Based on the diagram of $f(x)$ draw the $g(x)$?
$f(x)$'s diagram : 
$g(x)= f(x/2 + 1)$
one solved it so: fist effected "$-1$" then "$*2$" to the "$x$"
the other one first effected "$*2$" then "$-1$" to the "$x$"
Now I don't know which one true, since both are two teachers, what I guess is that the "$*2$" must be applied sooner?
On
The graph of $g$ is the subset of the plane $\mathbb R^2$ given by $$ G_g = \{(x,g(x)) \mid x \in \mathbb R\} = \{(x,f(x/2+1)) \mid x \in \mathbb R\} = \{((2x-2,f(x)) \mid x \in \mathbb R\}. $$ We can write this more compactly as an affine transformation of the graph of $f$, namely $G_g = A G_f + b$, where $A := \begin{bmatrix}2 & 0\\0 & 1\end{bmatrix}$, and $b := (-2,0)$. Thus,
The "diagram" of $g$ is the diagram of $f$ transformed as follows: you stretch the diagram in the $x$-direction by factor of $2$ and the translate the resulting diagram leftward $2$ units!

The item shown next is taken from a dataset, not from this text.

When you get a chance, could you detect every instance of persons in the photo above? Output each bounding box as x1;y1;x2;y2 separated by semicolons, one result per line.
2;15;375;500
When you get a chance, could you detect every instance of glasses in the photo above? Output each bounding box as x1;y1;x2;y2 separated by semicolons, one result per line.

The first answer is correct. For each pair of coordinates $(x,y)$ in the equation $y=f(x)$, there is a corresponding pair $(x',y)$ for the equation $y=f(x')$ where $x'=\frac{x}{2}+1$.

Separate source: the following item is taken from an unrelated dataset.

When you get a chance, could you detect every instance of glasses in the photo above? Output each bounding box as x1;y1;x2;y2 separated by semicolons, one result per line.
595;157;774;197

But we want to draw $y=f(x')$ on the $x-y$ plane, not the $x'-y$ plane, so we want to change the values of $x$ so that $x'$ takes the values $-1,0,0,2$ like in the black tables.
$x=2x'-2$ so we want to double each $x$ value, and then subtract 2, which is what the first teacher does.
An easy way to verify this is to plug in the values of the first red table into $f$ and see that they give the same values of $y$ as the black table does.